No. What it would mean is that those observers (the ones in some hypothetical congruence that did not have a positive expansion scalar) would not see the CMB as isotropic. So the CMB would not have a single temperature to such observers; its temperature would vary with position on the sky. (More precisely, it would vary much more than it would for a "comoving" observer, since the CMB is not perfectly isotropic even to comoving observers, as the WMAP and Planck satellite observations have shown.)
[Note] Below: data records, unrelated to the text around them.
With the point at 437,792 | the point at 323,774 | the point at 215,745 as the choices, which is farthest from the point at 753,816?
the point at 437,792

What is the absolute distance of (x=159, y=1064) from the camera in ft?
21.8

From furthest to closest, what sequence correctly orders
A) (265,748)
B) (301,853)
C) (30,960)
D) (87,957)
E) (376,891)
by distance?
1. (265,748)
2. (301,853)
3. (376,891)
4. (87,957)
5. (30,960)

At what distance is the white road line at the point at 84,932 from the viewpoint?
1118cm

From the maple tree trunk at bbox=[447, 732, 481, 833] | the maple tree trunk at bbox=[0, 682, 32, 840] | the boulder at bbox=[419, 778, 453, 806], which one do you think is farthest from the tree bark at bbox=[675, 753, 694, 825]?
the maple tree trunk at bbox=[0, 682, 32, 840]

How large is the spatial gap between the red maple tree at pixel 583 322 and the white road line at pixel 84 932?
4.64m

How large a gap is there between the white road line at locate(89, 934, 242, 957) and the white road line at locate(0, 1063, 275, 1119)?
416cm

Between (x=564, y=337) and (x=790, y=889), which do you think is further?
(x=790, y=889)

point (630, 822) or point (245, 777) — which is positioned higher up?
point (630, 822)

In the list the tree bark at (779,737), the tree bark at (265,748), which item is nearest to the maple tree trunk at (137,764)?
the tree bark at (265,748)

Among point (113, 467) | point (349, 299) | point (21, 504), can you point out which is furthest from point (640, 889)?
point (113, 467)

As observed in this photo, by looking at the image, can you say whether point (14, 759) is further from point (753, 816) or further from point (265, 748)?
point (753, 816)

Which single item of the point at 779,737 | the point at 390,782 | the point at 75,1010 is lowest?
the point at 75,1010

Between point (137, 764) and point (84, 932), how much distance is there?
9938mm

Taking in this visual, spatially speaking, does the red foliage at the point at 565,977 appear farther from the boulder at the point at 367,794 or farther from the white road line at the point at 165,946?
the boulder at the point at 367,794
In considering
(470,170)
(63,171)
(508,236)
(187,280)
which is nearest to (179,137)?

Another thing to keep in mind is that the properties of the CMB, as seen by a given observer at a given event, are constrained by the spacetime geometry of the universe itself, and in particular by how much the CMB has redshifted at a given event since the surface of last scattering. For example, suppose we found some congruence of observers with a negative expansion scalar, and we picked one observer from the congruence who happened to be passing Earth right now. The CMB photons passing that observer at this point are the same ones that are passing Earth, which means they are redshifted by a factor of about 1000 from the surface of last scattering, and that's just as true for the other observer as for us on Earth. The actual spectrum of the CMB that is measured by this other observer might be different because of his motion relative to us; but for him to see a CMB temperature of hundreds of millions of degrees (note that this is already many orders of magnitude higher than the temperature at the last scattering surface, which was only a few thousand degrees), he would have to be moving relative to us at ultra-relativistic speed, and even then he would only see that high CMB temperature in one particular direction (the direction of his motion relative to us--see my comment above about the CMB being anisotropic for such an observer).

24. Jun 25, 2016

### Staff: Mentor

It is a tensor, so it is true for all observers, even if it isn't obvious. (With the mathematical caveats mentioned above)

A congruence depends on the thing being observed, not on the observer. If a rotating observer and an inertial observer are both observing the same disk, then they will use the same congruence. They will calculate the same expansion tensor for the disk, and any related physical predictions such as material failure.

Similarly for a comoving and non comoving observers both observing the universe. They will all use the same congruence to observe the universe and reach the same conclusion about its expansion.

25. Jun 25, 2016

### MeJennifer

This statement is what I disagreed with:

Which was then vigorously defended by, in my view, false and misleading arguments.

Is still everybody but I fully agreeing with the statement that in general relativity the universe is expanding and that this is a coordinate independent fact?

Yes or no?